When it came to their families' attitudes to them smoking, 89 per cent of
respondents felt their family would disapprove.

Within that figure, 67 per cent of pupils felt that their families would
try to stop them smoking and 22 per cent thought their families would try
to persuade them to stop.

When it came to booze, the average weekly consumption of alcohol in the
last week increased from 5.3 units in 1990 to 10.4 in 2000, and has
remained around that level since.

In the current survey, pupils who drank in the last week consumed an
average of 10.7 units

Thirty eight per cent of pupils had been in a pub in the last four weeks.
This increased with age from 25 per cent of 11-year-olds - with most of
them stating they had not drunk but were with parents or family - to 50 per
cent of 15 year olds.

Almost half (46 per cent) of the pupils had been drunk in the last week,
with a higher proportion of girls than boys reporting this (50 per cent of
the girls compared with 42 per cent of the boys).

Among pupils who had drunk alcohol in the last week, 31 per cent had
deliberately tried to get drunk.

On the issue of drugs, boys were more likely than girls to have taken drugs
in the last year (18 per cent compared with 17 per cent) and the last month
(11 per cent compared with 9 per cent).

Overall, 26 per cent of pupils had ever taken any drug, down from 30 per
cent in 2003 - a figure likely to hearten health workers.

Among 11-year-olds, three per cent had taken drugs in the last month and
five per cent in the last year; the corresponding proportions among
15-year-olds were 21 per cent and 32 per cent.

In the first survey since cannabis was reclassified from Class B to Class
C, 11 per cent of pupils had taken cannabis in the last year, down from 13
per cent in 2003. A statistic that will add weight to those who said
decriminalisation would not necessarily lead to increased use.

The prevalence of taking cannabis in the last year increased with age from
one per cent of 11-year-olds to 26 per cent of 15-year-olds.
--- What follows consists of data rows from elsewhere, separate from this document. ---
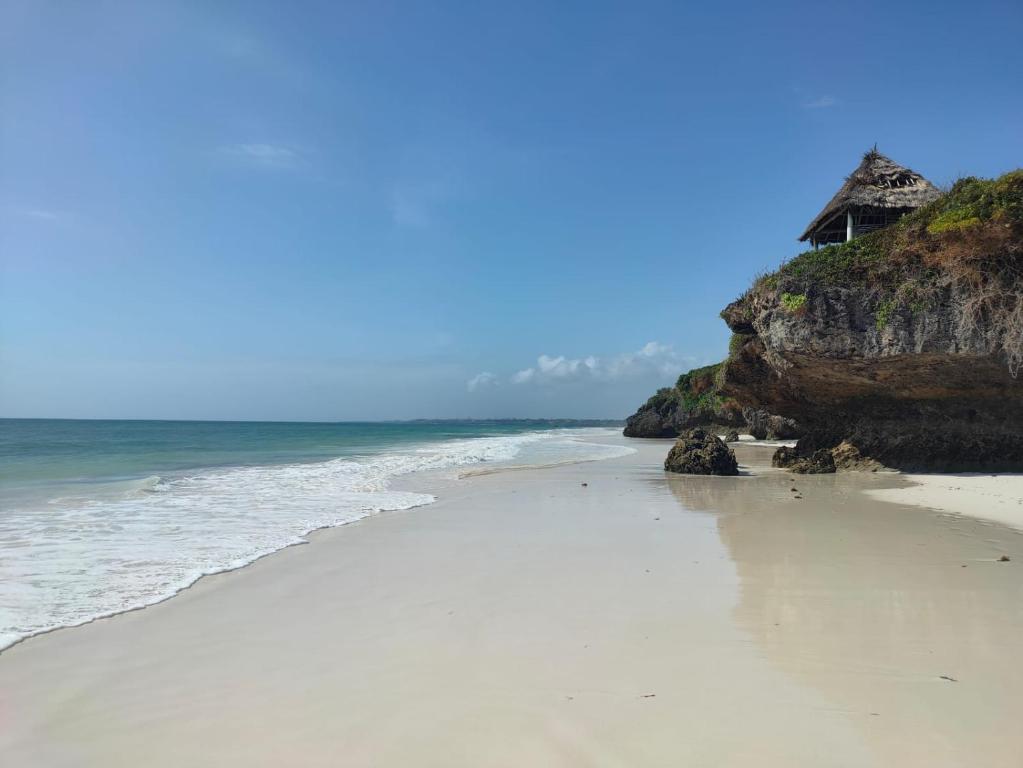 a beach with a house on top of a cliff at Malaica in Kilifi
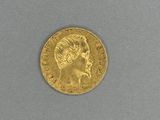 a close up of a gold coin with a woman ' s face on it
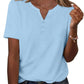 Light blue women's V-neck button-up t-shirt with short sleeves, paired with denim jeans and layered necklaces
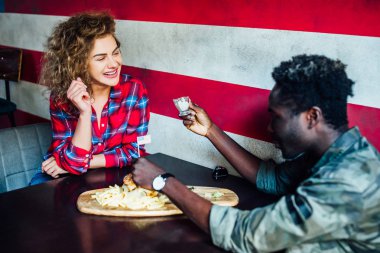 Kadın bir erkekle barda dinleniyor, konuşuyor, gülüyor, fast food yiyor.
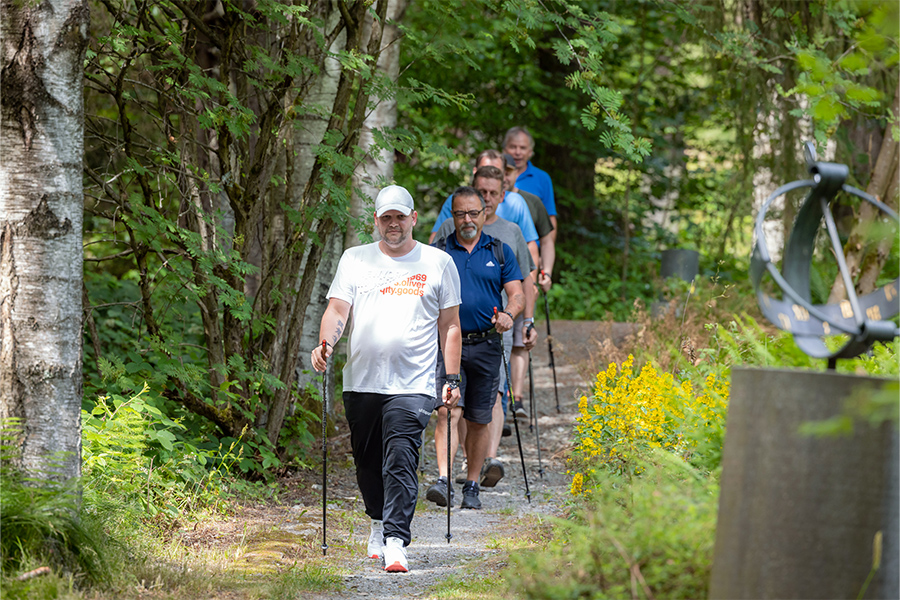 Eine Gruppe von Männern mit Walking-Stöcken läuft im Wald einen Pfad entlang.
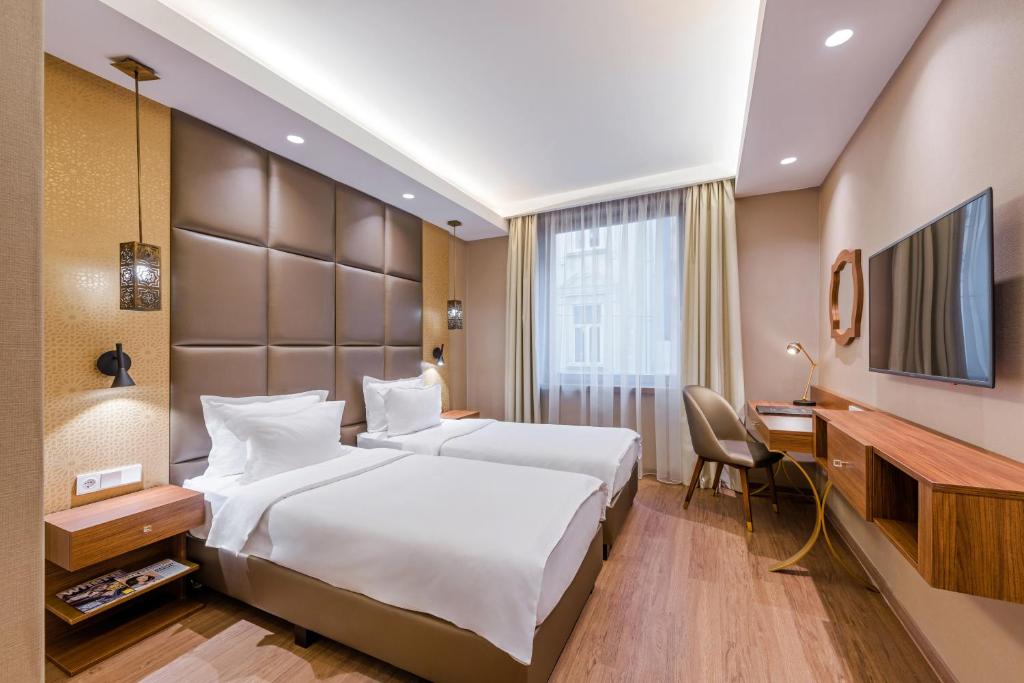 Elegant hotel room with modern amenities at Continental Hotel Budapest Room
Similarly, the prevalence of taking Class A drugs increased from less than
0.5 per cent of 11-year-olds to eight per cent of 15-year-olds.

Overall, five per cent of all pupils said that they usually took drugs once
a month or more.

Surprisingly, given some of the answers, most pupils agreed with a range of
statements about the negative effects of smoking, and more than 95 per cent
agreed that smoking caused lung cancer, made clothes smell, harmed unborn
babies and harmed non-smokers' health.

The information was obtained from 9,715 pupils in 313 schools throughout
England during the autumn term of 2004.